JAKARTA, KOMPAS.com - Para korban pernipuan "Tinder Swindler" versi Indonesia sudah saling berjejaring untuk membawa kasus yang menimpa mereka ke jalur hukum.
Hingga Rabu (19/7/2023), jumlah korban yang sudah berhasil terhimpun sebanyak 27 orang. Adapun, total kerugian ditaksir lebih dari Rp 3 miliar.
Ke-27 korban ini terperangkap dalam praktik penipuan yang dilakukan penipu lewat aplikasi kencan, mirip dengan kisah di film dokumenter Netflix, The Tinder Swindler.
Penipuan ini membuat para korbannya tidak hanya membuat rugi soal uang, tetapi juga urusan perasaan.

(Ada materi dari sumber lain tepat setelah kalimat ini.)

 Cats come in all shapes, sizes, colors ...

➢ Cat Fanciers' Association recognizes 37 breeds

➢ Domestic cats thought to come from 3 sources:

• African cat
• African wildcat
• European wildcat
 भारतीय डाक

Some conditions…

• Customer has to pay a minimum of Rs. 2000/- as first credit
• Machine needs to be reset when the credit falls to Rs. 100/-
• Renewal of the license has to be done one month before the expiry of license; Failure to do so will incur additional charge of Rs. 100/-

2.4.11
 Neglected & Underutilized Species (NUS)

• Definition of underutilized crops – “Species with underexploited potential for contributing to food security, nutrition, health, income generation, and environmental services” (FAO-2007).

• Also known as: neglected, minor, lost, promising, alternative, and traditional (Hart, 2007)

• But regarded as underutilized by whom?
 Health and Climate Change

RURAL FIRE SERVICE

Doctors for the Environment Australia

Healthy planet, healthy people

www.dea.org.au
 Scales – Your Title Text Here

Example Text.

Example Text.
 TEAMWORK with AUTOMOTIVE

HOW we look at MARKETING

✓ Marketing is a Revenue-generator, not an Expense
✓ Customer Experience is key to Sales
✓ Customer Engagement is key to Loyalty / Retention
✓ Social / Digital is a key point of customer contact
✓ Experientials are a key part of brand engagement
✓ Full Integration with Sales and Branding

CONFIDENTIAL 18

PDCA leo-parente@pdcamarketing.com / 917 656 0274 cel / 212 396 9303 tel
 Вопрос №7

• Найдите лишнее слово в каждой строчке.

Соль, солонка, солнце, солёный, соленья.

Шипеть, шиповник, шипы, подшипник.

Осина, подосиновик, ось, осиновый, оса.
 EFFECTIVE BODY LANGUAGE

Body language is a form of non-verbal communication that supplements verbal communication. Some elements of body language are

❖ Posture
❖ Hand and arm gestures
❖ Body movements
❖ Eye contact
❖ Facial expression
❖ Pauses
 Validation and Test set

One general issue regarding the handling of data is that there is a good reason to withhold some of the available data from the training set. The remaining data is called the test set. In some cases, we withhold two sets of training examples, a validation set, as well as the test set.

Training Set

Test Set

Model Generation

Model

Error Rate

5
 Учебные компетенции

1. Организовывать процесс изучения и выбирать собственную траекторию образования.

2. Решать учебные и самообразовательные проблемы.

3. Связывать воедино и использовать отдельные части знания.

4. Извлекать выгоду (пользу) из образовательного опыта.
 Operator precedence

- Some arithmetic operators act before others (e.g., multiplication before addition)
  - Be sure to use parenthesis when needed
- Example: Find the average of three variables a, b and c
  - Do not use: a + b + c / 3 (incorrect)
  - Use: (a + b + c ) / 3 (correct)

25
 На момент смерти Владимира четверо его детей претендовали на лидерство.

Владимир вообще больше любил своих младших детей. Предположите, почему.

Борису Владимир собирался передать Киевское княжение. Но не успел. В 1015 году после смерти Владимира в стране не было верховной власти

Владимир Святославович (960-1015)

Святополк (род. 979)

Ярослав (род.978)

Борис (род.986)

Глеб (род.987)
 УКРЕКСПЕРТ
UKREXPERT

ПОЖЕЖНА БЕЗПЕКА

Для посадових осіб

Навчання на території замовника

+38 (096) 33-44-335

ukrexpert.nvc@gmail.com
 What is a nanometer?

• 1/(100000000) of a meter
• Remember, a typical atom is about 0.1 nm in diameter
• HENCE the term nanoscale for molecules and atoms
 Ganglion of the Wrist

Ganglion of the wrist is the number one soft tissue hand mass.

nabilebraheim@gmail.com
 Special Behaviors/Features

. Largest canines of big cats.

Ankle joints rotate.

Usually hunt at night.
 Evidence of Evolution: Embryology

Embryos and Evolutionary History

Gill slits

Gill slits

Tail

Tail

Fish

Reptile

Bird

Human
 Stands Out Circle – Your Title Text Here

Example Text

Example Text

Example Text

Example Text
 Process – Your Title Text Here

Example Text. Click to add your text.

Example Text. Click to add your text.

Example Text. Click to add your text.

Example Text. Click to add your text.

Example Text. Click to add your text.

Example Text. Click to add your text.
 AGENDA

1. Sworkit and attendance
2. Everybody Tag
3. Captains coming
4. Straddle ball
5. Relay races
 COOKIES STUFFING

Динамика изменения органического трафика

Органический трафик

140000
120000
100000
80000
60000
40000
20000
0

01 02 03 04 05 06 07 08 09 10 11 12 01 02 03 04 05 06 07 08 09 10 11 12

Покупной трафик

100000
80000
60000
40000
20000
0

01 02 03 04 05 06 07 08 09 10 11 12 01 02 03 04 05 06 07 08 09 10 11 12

Salah seorang korban berinisial TY mengatakan, para korban yang telah berjejaring pernah mencocokkan suara penipu mereka satu sama lain berdasarkan kiriman voice note.
Hasilnya, ada yang suara yang sama persis, ada pula yang tidak.
Baca juga: Baru 2 Korban Laporkan Kasus Tinder Swindler versi Indonesia, Polisi: Kemungkinan Bisa Lebih
"Kami pernah saling tukar voice note si pelaku. Hasilnya, seenggaknya ada tiga suara yang berbeda," ujar TY dalam wawancara khusus dengan Kompas.com, Rabu (15/7/2023).
"Jadi misalnya korban A, B, dan C itu suara pelakunya sama. Lalu, korban, D, E, dan F suara pelakunya beda lagi,” lanjut dia.
Kendati suaranya berbeda, modus para pelaku dalam melancarkan penipuan cenderung sama, yakni dengan berupaya untuk membangun kepercayaan dengan korbannya.
Salah satu cara membangun kepercayaan adalah memborbardir korban dengan kata-kata manis, memberikan perhatian yang tidak berlebihan, hingga bersikap seolah-olah simpati dengan kehidupan korban.
Setelah kepercayaan terbangun, barulah pelaku menawari korban untuk berbisnis di sebuah website jual beli daring yang ternyata bikinan pelaku.
Baca juga: Polisi Sebut Pelaku Kasus Tinder Swindler Indonesia Berada di Luar Negeri
“Cara mereka mengajak bisnis itu juga santai saja, enggak menekan-nekan. Kalau enggak bisa sekarang, ya take your time, gitu. Makanya, itulah yang membuat kami enggak curiga,” ujar TY.
TY mengungkapkan, kebanyakan para korban memiliki latar belakang yang sama, yakni single mom, mapan secara finansial, serta hendak mencari pasangan hidup.
“Kebanyakan dari kami statusnya bercerai dan memiliki permasalahan hidup sehingga butuh seseorang untuk bercerita,” ujar TY.
Oleh sebab itu, kasus penipuan ini cukup memberatkan mental dan pikiran beberapa korban. Karena, mereka sebenarnya hanya ingin membangun kehidupan rumah tangga yang baru usai mengalami kegagalan.